Produce word for word the lines of the data below running from the one that has "order: Perissodactyla" to the one that has "category: zebraplains", inclusive, and no others.

◆ Materials provided ◆
"""

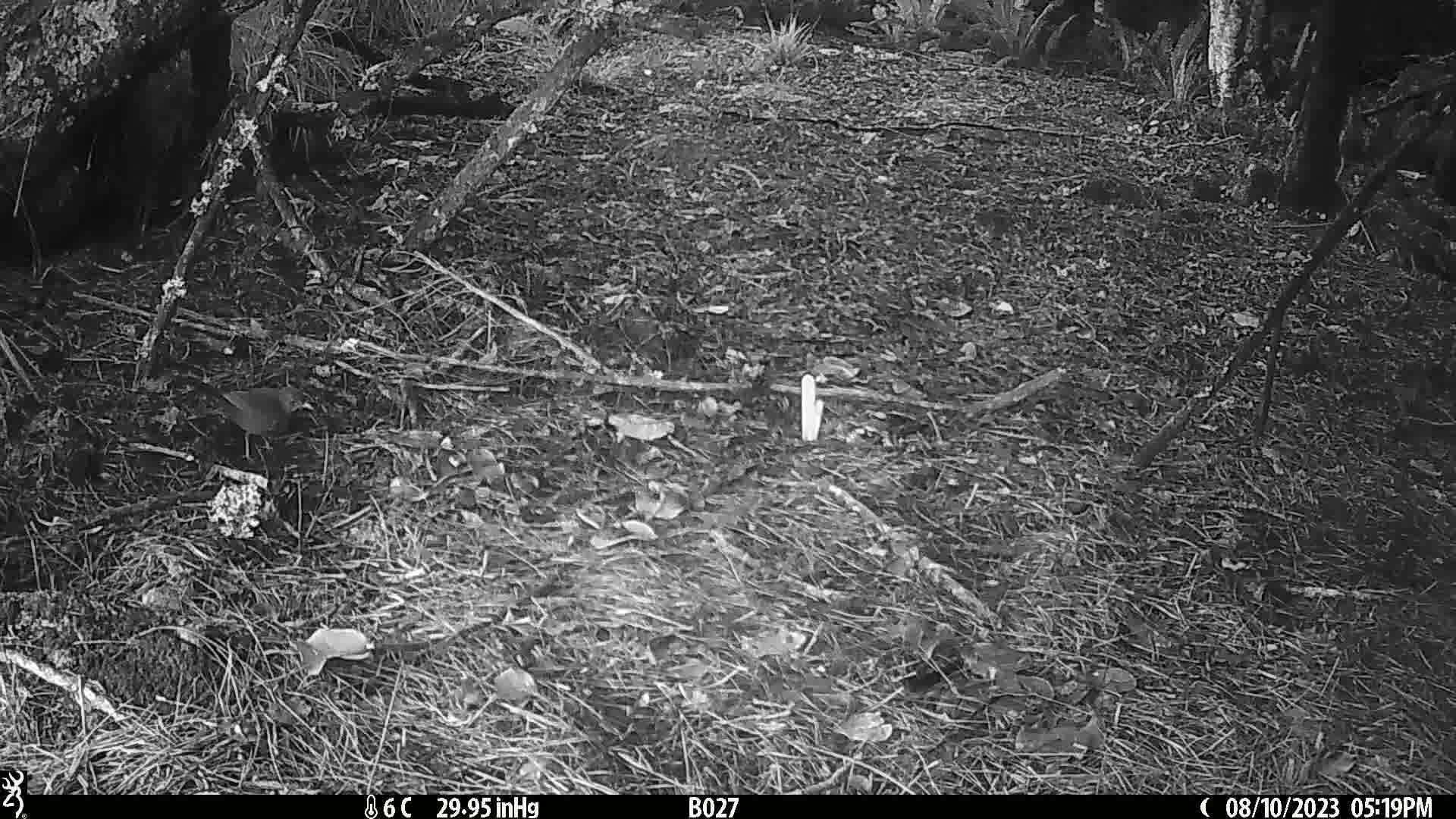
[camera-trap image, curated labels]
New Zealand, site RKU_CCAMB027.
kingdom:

"""
"""

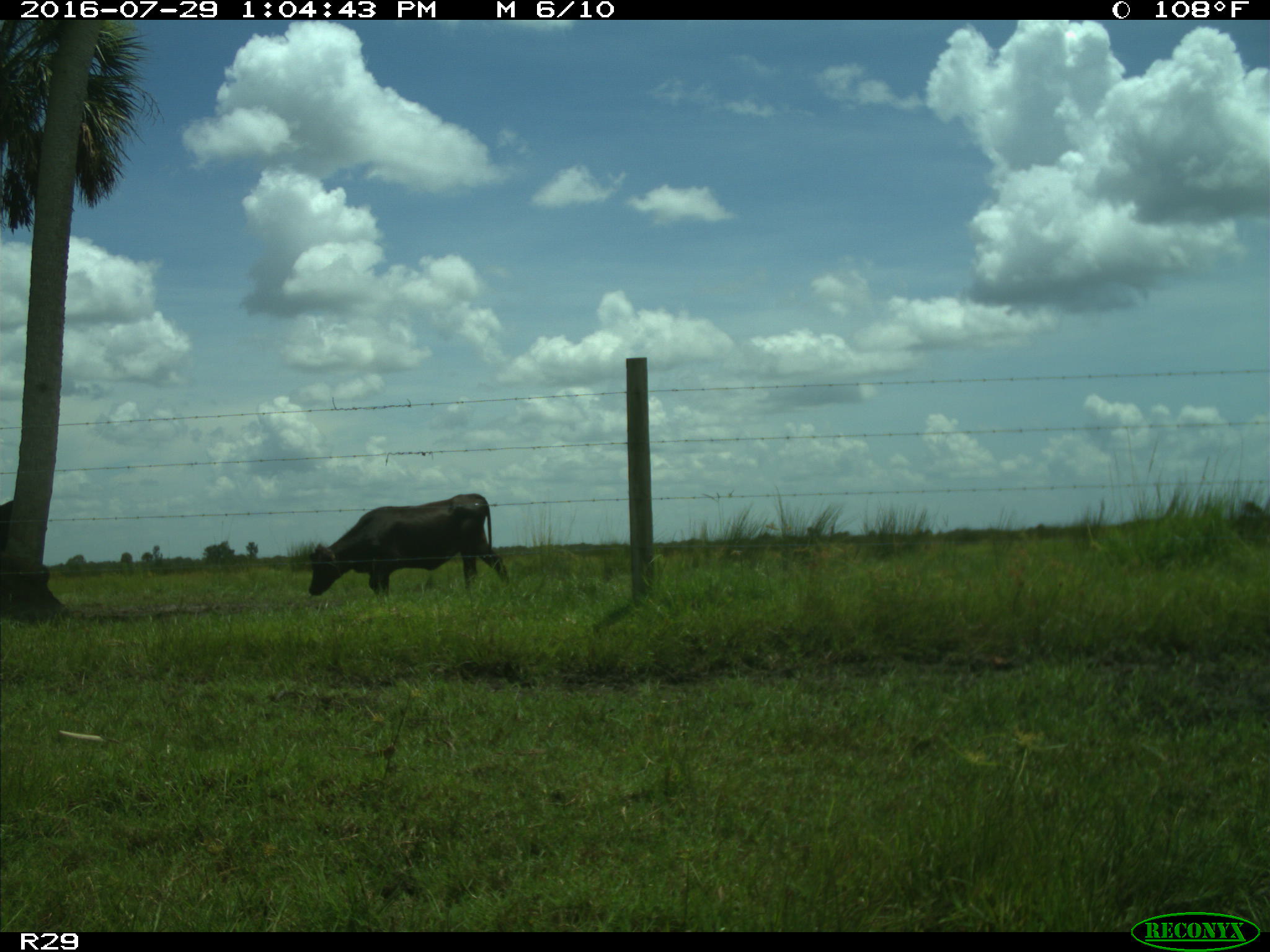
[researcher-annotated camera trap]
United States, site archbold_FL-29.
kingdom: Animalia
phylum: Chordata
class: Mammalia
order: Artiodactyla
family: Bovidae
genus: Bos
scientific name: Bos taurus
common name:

"""
"""

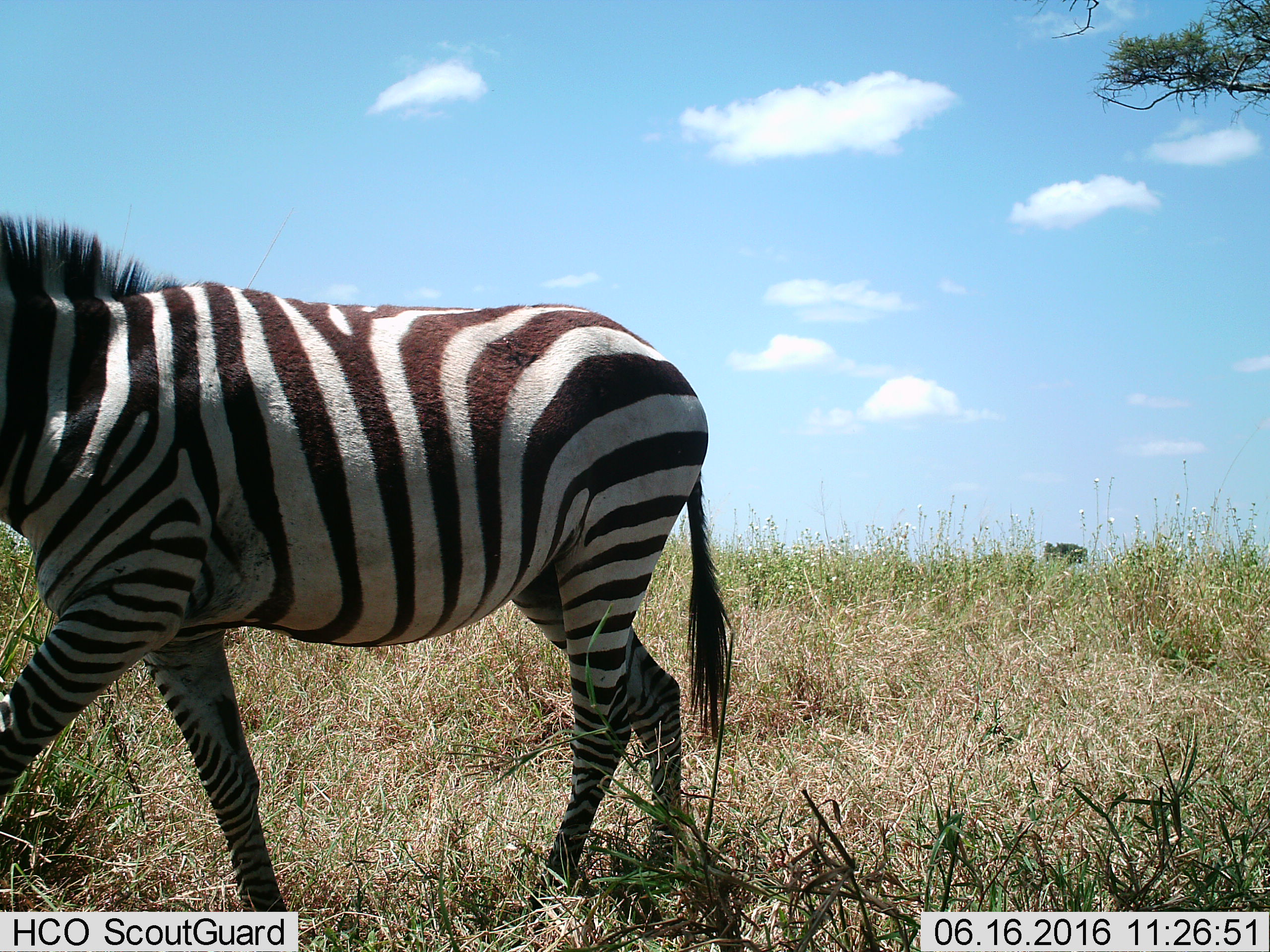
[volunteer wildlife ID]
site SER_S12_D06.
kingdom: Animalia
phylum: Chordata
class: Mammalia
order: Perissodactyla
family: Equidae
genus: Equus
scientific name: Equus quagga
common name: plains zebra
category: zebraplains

"""

◆ Response to this task ◆
order: Perissodactyla
family: Equidae
genus: Equus
scientific name: Equus quagga
common name: plains zebra
category: zebraplains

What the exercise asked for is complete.